[[ SOURCE DOCUMENT, beginning ]]

West has been making the media rounds following his infamous “Death Con 3” tweet (see below), doubling down on his claims of alleged mistreatment by Jewish people.
In a Financial Times op-ed response, Emanuel wrote, “Those who continue to do business with West are giving his misguided hate an audience. There should be no tolerance anywhere for West’s anti-Semitism,” Emanuel wrote in a Financial Times piece. “This is a moment in history where the stakes are high and being open about our values, and living them, is essential. Silence and inaction are not an option.”
He added that Apple and Spotify should stop streaming West’s music.
West is reportedly a billionaire thanks to his music and fashion endeavors. But he recently was forced out of a banking relationship and has other associations end because of his views. While his career wouldn’t stop if his current distribution relationships terminate, maintaining his empire at present levels would be difficult.
Emanuel refused to buy that West’s recent statements can be attributed to his past widely reported battles with mental illness.
“Some of West’s behavior has been dismissed over time, citing mental illness, given that he was diagnosed with bipolar disorder after being hospitalized in 2016,” Emanuel wrote.“However, mental illness is not an excuse for racism, hatred or anti-Semitism.”
A particular danger to West’s comments are its effects on his young followers, Emanuel contended
“West is not just any person — he is a pop culture icon with millions of fans around the world. And among them are young people whose views are still being formed,” he wrote. “This is why it is necessary for all of us to speak out. Hatred and anti-Semitism should have no place in our society, no matter how much money is at stake.”
Emanuel extended an olive branch at the end of his comments, offering to broker talks with religious leaders “if West would like to be educated about the history and consequences of anti-Semitism and the conspiracy theories he’s parroting.”

[[ SOURCE DOCUMENT, end ]]
[[ SUPPLIED MATERIAL, beginning ]]

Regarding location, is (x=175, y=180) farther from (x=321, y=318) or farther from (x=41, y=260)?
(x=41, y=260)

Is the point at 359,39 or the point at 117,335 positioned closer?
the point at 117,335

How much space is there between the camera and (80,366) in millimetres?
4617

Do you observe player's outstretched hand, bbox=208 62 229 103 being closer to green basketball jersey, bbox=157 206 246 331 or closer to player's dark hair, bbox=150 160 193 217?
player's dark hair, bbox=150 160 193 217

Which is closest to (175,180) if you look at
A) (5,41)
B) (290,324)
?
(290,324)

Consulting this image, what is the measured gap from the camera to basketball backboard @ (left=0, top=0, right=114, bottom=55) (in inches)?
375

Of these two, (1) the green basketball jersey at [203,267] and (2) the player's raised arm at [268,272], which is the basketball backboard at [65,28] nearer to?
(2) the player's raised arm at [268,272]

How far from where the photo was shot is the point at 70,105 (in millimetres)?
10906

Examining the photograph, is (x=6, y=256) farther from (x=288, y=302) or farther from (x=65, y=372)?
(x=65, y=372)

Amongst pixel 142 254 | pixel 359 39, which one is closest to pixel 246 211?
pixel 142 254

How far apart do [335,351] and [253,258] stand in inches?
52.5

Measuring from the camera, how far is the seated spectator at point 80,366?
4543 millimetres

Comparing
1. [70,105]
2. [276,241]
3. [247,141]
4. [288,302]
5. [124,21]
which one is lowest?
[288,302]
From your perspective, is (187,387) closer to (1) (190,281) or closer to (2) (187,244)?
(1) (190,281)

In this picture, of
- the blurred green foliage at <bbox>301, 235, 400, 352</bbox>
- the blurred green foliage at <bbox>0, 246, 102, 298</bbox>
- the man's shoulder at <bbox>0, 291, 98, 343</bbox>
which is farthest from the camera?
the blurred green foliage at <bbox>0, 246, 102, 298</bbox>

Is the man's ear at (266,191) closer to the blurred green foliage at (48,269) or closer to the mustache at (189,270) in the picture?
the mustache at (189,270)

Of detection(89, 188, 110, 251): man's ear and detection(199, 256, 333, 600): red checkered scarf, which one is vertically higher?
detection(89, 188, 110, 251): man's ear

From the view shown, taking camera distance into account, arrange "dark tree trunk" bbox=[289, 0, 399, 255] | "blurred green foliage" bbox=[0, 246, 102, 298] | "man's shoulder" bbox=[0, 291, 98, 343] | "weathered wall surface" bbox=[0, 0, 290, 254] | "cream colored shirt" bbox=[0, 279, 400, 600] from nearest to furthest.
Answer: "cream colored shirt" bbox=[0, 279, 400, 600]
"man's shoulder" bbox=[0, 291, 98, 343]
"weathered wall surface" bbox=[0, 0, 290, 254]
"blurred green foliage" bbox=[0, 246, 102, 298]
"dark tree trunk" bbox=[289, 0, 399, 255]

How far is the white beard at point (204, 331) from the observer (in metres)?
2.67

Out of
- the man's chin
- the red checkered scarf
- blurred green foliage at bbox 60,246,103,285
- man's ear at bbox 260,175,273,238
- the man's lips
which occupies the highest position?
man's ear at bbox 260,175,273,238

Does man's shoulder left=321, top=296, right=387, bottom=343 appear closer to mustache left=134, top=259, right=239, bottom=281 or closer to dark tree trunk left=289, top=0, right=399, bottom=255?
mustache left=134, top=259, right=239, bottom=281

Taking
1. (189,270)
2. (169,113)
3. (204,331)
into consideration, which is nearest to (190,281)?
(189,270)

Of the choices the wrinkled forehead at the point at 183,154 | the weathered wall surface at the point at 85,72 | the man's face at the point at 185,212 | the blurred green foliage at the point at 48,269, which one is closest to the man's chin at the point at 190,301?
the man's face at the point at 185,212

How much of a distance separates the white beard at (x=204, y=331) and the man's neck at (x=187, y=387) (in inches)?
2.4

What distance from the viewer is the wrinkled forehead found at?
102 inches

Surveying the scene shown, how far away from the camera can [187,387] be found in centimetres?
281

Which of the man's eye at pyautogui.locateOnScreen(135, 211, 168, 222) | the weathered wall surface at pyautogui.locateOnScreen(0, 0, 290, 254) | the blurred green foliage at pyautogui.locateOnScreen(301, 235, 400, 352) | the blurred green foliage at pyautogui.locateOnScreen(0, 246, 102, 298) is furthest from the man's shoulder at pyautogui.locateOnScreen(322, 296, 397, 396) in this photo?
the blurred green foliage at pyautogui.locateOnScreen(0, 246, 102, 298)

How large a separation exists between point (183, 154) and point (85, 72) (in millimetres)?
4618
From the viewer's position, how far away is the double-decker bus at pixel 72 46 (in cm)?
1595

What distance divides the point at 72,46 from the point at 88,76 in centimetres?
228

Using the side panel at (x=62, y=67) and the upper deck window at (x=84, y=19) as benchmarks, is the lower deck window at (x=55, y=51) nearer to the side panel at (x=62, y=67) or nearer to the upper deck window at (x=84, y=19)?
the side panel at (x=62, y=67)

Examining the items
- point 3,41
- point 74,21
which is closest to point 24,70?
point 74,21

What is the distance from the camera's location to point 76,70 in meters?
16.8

[[ SUPPLIED MATERIAL, end ]]
[[ SUPPLIED MATERIAL, beginning ]]

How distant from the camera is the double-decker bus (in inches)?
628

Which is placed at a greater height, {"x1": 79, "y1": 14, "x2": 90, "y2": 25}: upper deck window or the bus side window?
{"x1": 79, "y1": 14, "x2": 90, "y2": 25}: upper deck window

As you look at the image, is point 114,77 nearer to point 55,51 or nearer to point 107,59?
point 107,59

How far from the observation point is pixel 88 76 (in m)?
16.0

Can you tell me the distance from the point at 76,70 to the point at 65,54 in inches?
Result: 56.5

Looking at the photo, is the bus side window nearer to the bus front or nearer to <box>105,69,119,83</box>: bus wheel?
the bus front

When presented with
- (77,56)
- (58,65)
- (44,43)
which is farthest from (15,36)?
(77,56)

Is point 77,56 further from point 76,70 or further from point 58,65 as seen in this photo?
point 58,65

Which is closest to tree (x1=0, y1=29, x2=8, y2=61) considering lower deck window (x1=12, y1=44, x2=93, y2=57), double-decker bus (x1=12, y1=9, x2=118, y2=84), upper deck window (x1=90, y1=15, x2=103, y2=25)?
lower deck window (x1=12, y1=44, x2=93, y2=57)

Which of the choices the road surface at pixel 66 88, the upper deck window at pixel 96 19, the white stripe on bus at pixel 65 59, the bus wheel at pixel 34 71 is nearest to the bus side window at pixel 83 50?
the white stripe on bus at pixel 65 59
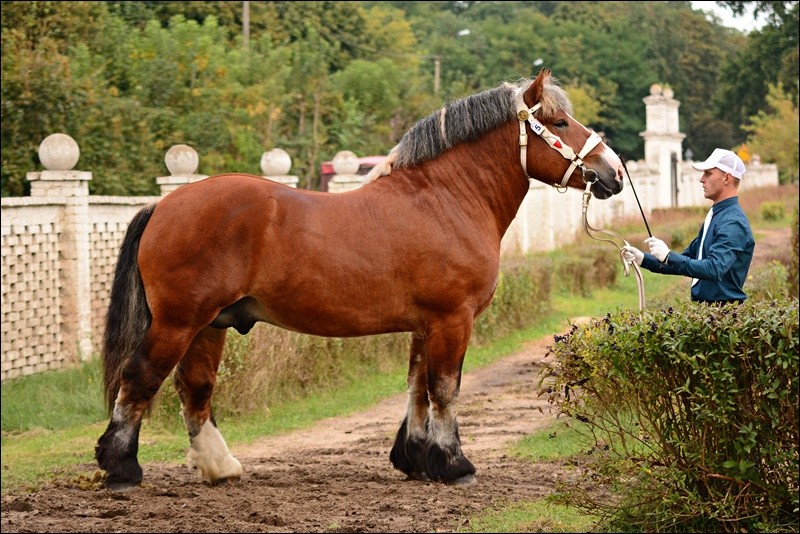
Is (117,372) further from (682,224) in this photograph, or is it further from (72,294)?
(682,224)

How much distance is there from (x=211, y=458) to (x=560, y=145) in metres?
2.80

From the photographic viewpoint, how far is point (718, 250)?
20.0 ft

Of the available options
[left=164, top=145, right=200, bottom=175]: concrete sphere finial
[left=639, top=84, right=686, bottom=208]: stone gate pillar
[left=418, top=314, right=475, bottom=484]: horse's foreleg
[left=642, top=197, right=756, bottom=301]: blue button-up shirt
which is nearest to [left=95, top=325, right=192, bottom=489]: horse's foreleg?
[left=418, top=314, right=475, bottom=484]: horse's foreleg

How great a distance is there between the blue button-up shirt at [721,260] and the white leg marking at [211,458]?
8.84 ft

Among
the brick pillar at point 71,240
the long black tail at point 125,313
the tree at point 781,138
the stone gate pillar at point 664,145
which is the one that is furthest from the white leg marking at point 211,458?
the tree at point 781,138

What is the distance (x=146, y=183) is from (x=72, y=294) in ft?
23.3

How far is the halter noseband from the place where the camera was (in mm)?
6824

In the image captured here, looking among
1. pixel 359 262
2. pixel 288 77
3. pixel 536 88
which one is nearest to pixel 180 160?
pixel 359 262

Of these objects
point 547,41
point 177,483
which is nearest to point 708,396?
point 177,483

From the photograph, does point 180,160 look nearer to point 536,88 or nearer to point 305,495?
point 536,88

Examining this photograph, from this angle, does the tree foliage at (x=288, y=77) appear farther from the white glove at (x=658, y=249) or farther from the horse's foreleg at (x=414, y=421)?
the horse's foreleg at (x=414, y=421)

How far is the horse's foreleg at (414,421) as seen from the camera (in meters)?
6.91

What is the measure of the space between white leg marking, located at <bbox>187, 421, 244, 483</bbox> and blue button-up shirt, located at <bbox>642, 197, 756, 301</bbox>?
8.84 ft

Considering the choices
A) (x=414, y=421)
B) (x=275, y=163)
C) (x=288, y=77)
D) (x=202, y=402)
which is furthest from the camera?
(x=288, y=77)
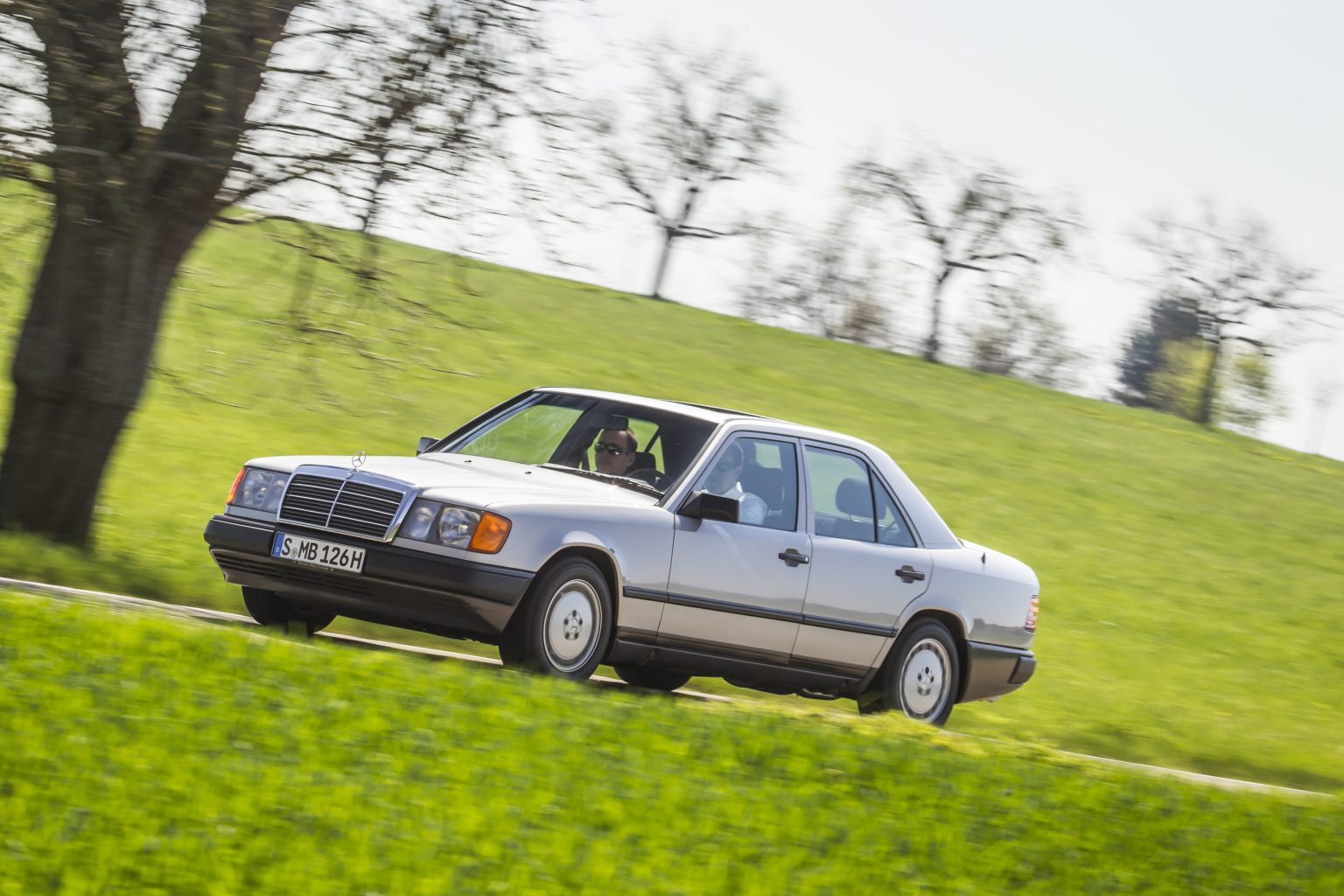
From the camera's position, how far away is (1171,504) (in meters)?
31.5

[[ SUPPLIED MATERIAL, end ]]

- **ACTIVITY LIST**:
a – Update the passage of the article on Emanuel's response to West from "West has been" to "by Jewish people.", changing "media rounds" to "press circuit".
b – According to the article on Emanuel's response to West, what should Apple and Spotify do?
The records are separate material, unrelated to the article on Emanuel's response to West.

- **EXERCISE SOLUTIONS**:
a –
West has been making the press circuit following his infamous “Death Con 3” tweet (see below), doubling down on his claims of alleged mistreatment by Jewish people.

b – Stop streaming West's music.